Convert the listing below into a JSON list of strings, one string for each line, with blank lines and picture placeholders left out.

BEGIN ENTRIES PROVIDED

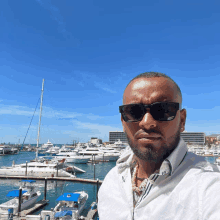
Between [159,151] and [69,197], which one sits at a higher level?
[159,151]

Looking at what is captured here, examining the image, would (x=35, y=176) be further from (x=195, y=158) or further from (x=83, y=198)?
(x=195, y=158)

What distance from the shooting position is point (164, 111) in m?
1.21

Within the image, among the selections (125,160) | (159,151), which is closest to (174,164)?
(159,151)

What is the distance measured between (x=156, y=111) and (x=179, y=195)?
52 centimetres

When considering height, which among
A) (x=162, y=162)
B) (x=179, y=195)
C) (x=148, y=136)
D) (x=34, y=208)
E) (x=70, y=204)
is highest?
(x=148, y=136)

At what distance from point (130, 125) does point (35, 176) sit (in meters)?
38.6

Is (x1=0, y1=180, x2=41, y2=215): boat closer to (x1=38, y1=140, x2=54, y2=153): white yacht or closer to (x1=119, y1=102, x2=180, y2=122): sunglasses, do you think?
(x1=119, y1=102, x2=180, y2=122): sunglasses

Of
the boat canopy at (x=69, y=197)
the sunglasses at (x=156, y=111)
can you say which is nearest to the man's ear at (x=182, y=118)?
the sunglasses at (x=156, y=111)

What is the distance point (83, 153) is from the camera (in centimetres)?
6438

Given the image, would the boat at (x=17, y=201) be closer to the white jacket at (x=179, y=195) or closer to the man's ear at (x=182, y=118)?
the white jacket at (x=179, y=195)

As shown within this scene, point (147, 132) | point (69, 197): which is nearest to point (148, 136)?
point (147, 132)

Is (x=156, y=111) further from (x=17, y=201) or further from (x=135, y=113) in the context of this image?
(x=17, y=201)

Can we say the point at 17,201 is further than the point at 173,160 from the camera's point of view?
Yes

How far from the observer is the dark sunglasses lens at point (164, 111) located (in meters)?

END ENTRIES PROVIDED

▸ **FULL SOLUTION**:
[
  "Between [159,151] and [69,197], which one sits at a higher level?",
  "[159,151]",
  "Looking at what is captured here, examining the image, would (x=35, y=176) be further from (x=195, y=158) or further from (x=83, y=198)?",
  "(x=195, y=158)",
  "What distance from the shooting position is point (164, 111) in m?",
  "1.21",
  "Within the image, among the selections (125,160) | (159,151), which is closest to (174,164)?",
  "(159,151)",
  "What is the distance measured between (x=156, y=111) and (x=179, y=195)?",
  "52 centimetres",
  "When considering height, which among",
  "A) (x=162, y=162)",
  "B) (x=179, y=195)",
  "C) (x=148, y=136)",
  "D) (x=34, y=208)",
  "E) (x=70, y=204)",
  "is highest?",
  "(x=148, y=136)",
  "At what distance from point (130, 125) does point (35, 176) sit (in meters)?",
  "38.6",
  "Is (x1=0, y1=180, x2=41, y2=215): boat closer to (x1=38, y1=140, x2=54, y2=153): white yacht or closer to (x1=119, y1=102, x2=180, y2=122): sunglasses, do you think?",
  "(x1=119, y1=102, x2=180, y2=122): sunglasses",
  "Of",
  "the boat canopy at (x=69, y=197)",
  "the sunglasses at (x=156, y=111)",
  "can you say which is nearest to the man's ear at (x=182, y=118)?",
  "the sunglasses at (x=156, y=111)",
  "What is the distance point (83, 153) is from the camera (in centimetres)?",
  "6438",
  "Given the image, would the boat at (x=17, y=201) be closer to the white jacket at (x=179, y=195) or closer to the man's ear at (x=182, y=118)?",
  "the white jacket at (x=179, y=195)",
  "As shown within this scene, point (147, 132) | point (69, 197): which is nearest to point (148, 136)?",
  "point (147, 132)",
  "Is (x=156, y=111) further from (x=17, y=201) or further from (x=135, y=113) in the context of this image?",
  "(x=17, y=201)",
  "Can we say the point at 17,201 is further than the point at 173,160 from the camera's point of view?",
  "Yes",
  "How far from the observer is the dark sunglasses lens at point (164, 111) located (in meters)?"
]